A vedere le mappe che trasmettono con zelo ai quotidiani, Roma è tutta un pullulare di grandi ed efficientissimi impianti, e non uno che si ricordi che quando piovve per un paio di giorni di seguito la metà finirono sotto il fango, irraggiungibili e impraticabili.
Non so a Milano, ma a Roma le società che lavorano con i giovani – in qualsiasi sport, dal rugby al pattinaggio – si disputano gli spazi col pugnale fra i denti, e questi – quelli del “candidiamoci alle Olimpiadi” (destra, sinistra, centro, in una straordinaria unità di intenti) – parlano di navigabilità del Tevere, stadio di Calatrava, metropolitane di superficie nuove, e ovviamente di ristrutturazione del Foro Italico, che ormai è diventato la pattumiera degli ultras e degli skaters, salvo le aree privatizzate da Veltroni ove ai comuni cittadini è interdetto l’ingresso.
Sono così convinti che già si disputano la spartizione delle gare: il golf all’Olgiata, gli atleti a Tor di Quinto o forse al Labaro (chissà di chi sono i terreni), i giornalisti in un nuovo palazzo da costruire a Saxa Rubra che poi ci facciamo la casa dello studente (quella che c’era se la sono venduta insieme al tennis e alle piscine del Foro Italico). Non mancano i dettagli surreali: la scherma, cioè lo sport che ci ha dato più soddisfazioni, medaglie e tifo, questi geni la deporterebbero alla Nuova Fiera di Roma, cioè il complesso più brutto nato nella Capitale nell’ultimo mezzo secolo, un falansterio di cemento dove l’evento meglio pubblicizzato sono le mostre mercato di gatti.

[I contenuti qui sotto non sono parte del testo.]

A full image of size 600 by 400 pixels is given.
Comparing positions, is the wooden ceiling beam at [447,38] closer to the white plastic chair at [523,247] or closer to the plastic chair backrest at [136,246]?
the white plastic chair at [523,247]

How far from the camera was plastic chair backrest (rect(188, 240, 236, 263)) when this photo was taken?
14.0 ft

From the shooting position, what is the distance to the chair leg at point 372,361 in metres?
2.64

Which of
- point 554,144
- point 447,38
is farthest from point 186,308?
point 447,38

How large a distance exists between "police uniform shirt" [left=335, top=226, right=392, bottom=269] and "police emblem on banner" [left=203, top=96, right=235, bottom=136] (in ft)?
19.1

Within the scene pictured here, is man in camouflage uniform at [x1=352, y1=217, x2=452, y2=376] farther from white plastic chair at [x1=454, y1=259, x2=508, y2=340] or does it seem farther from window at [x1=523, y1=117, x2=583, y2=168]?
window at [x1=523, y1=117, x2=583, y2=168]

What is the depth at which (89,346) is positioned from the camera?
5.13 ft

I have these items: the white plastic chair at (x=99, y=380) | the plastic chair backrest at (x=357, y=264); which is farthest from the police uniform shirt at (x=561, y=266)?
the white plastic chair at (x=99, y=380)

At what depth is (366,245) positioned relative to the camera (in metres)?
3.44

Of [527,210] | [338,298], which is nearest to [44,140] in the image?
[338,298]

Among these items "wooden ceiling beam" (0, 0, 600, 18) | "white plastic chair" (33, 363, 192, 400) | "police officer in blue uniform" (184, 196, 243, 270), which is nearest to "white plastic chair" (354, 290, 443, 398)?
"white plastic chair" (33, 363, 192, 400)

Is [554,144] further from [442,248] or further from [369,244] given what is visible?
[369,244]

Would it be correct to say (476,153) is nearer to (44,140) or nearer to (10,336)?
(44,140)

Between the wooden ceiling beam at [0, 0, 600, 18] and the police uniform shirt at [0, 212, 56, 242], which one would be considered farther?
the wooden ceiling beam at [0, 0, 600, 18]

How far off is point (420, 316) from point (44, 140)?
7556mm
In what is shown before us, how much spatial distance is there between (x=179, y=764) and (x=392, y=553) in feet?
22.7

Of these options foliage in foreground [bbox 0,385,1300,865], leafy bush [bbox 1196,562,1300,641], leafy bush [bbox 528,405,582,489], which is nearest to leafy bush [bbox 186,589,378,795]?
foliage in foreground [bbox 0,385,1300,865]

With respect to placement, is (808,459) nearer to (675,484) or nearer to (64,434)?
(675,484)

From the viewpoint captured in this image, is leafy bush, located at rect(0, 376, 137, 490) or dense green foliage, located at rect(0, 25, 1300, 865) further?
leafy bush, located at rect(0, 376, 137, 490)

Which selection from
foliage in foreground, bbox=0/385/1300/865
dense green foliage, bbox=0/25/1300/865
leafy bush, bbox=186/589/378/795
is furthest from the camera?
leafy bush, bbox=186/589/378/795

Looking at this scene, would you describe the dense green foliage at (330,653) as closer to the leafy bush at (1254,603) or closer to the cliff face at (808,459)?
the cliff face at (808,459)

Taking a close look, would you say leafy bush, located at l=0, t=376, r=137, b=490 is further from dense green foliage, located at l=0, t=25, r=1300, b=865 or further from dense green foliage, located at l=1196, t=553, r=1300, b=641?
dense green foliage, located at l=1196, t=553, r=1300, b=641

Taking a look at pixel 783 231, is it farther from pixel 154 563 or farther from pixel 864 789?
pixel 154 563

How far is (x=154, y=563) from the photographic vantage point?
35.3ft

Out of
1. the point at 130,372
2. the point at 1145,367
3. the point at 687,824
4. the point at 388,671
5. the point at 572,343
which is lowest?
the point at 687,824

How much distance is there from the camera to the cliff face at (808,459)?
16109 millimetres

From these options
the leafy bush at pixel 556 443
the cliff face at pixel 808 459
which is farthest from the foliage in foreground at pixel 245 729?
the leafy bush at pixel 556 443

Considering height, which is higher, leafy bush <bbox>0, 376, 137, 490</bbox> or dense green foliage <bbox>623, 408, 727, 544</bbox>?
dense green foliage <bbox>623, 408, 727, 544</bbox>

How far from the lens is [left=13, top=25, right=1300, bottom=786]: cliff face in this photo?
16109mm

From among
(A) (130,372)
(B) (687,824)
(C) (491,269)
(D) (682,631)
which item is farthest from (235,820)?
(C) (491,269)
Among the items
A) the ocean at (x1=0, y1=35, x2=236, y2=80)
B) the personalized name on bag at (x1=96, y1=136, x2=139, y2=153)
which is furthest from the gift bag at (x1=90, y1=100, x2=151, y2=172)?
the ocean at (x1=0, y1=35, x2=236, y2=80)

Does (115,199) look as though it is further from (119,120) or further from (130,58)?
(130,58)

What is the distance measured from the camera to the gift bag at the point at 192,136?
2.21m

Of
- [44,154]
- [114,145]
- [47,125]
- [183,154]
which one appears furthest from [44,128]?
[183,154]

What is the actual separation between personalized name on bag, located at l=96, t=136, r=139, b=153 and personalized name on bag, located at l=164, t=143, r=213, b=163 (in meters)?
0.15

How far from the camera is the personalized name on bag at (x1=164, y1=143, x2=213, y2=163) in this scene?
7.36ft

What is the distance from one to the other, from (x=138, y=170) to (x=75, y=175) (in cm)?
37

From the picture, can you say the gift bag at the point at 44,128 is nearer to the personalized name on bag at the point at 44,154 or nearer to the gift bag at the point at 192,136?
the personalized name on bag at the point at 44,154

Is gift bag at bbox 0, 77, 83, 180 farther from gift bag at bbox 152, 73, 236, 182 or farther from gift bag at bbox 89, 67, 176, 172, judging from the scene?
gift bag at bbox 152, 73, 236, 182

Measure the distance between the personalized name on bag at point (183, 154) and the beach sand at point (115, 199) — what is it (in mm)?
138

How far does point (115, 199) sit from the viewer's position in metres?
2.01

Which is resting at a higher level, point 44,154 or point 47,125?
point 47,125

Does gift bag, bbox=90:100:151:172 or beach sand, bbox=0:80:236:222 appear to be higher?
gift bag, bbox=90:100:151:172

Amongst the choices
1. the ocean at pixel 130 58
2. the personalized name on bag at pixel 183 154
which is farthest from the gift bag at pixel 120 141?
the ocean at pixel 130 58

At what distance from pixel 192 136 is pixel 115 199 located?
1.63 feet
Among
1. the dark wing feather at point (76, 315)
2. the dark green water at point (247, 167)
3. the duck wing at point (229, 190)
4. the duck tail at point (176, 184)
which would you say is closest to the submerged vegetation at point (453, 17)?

“Quasi tre miliardi di opere – giurano – saranno da destinare alle infrastrutture urbane e di mobilità, che resterebbero in dote ai romano”. Ma non le sentono le risate della città? Lo sanno che a Roma metà delle scuole non hanno una palestra, che l’iscrizione di un ragazzo a qualsiasi corso sportivo costa 700 euro l’anno, che lo sport è diventato un privilegio da benestanti, dopo essere stato per un secolo lo strumento di promozione di chi aveva pochi soldi ma carattere e voglia di farcela? E come pensano di convincerci che il “sogno olimpico” possa essere il sogno di una città, o di un Paese, e non solo quello della cricca che già sta facendo correre le calcolatrici?